Liberty Media's arrival eventually opened the door for investors to get into the country's lone satellite radio company at a discount. It was given a 40% preferred share stake in Sirius XM as part of the 2009 financial bailout, and it has increased its position to where it's now an 80.2% stake. Liberty Media split into several tracking stocks, with Liberty SiriusXM (LSXMA 1.63%) (LSXMB 1.03%) (LSXMK 1.65%) backed by its majority stake in the radio giant.

Retail investors generally prefer Sirius XM Radio stock as the more straightforward play in the broadcaster's empire, but a lot of value-minded institutional investors -- including Warren Buffett -- tend to favor the tracking stock. Liberty SiriusXM has historically traded at a roughly 25% to 30% discount to the value of its stake in Sirius XM Radio. It seems like an obvious way to grab the satellite radio provider at a discount, but there's a pretty big catch.

Two people driving in the car. The windows are down, and it seems as if they're listening to the radio.

Image source: Getty Images.

Checking out isn't as easy as checking in

Grabbing Sirius XM for $0.70 or $0.75 on the dollar may seem like a good idea, but not everyone on Wall Street sees it that way. Liberty SiriusXM was downgraded by Morgan Stanley's Benjamin Swinburne on Thursday morning. He is lowering his formerly bullish rating on the tracking stock to equal weight and cutting his price target to $56. 

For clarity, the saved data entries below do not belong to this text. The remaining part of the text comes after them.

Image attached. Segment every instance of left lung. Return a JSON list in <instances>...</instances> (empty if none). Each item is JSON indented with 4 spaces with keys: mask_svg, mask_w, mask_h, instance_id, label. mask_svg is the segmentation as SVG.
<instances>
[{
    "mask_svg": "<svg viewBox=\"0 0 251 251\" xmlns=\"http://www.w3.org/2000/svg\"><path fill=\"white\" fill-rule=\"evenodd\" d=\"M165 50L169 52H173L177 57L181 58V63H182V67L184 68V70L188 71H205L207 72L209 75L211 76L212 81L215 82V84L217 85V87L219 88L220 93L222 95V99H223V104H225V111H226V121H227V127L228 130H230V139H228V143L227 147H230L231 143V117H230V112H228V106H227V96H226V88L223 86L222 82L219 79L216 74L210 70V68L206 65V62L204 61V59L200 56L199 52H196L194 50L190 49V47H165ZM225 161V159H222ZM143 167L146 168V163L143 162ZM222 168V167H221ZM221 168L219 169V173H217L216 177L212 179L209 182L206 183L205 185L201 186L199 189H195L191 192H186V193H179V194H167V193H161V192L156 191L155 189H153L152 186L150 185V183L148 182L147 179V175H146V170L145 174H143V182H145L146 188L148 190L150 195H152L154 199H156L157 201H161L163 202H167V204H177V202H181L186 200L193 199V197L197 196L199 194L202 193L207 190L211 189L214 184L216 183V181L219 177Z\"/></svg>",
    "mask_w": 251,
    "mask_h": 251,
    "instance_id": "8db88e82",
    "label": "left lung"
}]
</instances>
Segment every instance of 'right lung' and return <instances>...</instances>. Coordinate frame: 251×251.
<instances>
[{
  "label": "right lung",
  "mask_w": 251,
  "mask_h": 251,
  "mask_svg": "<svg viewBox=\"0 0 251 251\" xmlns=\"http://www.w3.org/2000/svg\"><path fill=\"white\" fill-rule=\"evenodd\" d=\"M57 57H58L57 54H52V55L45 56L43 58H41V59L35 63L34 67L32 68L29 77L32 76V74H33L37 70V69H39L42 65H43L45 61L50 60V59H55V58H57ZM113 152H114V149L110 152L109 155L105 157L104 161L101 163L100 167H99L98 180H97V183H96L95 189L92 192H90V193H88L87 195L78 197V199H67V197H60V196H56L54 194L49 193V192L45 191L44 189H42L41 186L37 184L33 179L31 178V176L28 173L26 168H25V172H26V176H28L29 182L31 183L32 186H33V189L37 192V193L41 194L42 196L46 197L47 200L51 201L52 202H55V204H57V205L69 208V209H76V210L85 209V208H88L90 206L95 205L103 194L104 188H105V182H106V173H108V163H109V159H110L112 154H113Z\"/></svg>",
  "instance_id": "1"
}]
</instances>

The discount -- to a certain extent -- is part of the reason for his now-neutral stance on Liberty SiriusXM. Like a closed-end fund that perpetually trades at a steep discount, getting in on the cheap doesn't mean that you get out at net asset value. Swinburne notes that the stock has traded at roughly the same discount for the last three to four years, and this makes it less likely that Liberty Media and Sirius XM Radio will be able to chart a course that would collapse the existing structure. The analyst assumes that the discount isn't going to go away anytime soon.

Another reason for the Liberty SiriusXM downgrade is Swinburne's near-term concern about Sirius XM Radio itself. The satellite radio behemoth posted encouraging third-quarter results two weeks ago. It beat Wall Street expectations on both ends of its income statement, boosted its guidance, and even hiked its dividend by 50%. Swinburne is concerned about how the next few quarters will play out. He sees the auto industry's supply chain issues eating into car sales, and therefore constricting the pipeline of new subscribers to Sirius XM's platform. 

Sirius XM Radio continues to be one of the market's more popular media stocks, routinely topping the industry in daily trading volume. Liberty SiriusXM does offer a way to buy in at a discount, but with the inability to close the gap -- as well as solve the platform's near-term challenges -- at least one Wall Street pro thinks it's time to head for the sidelines.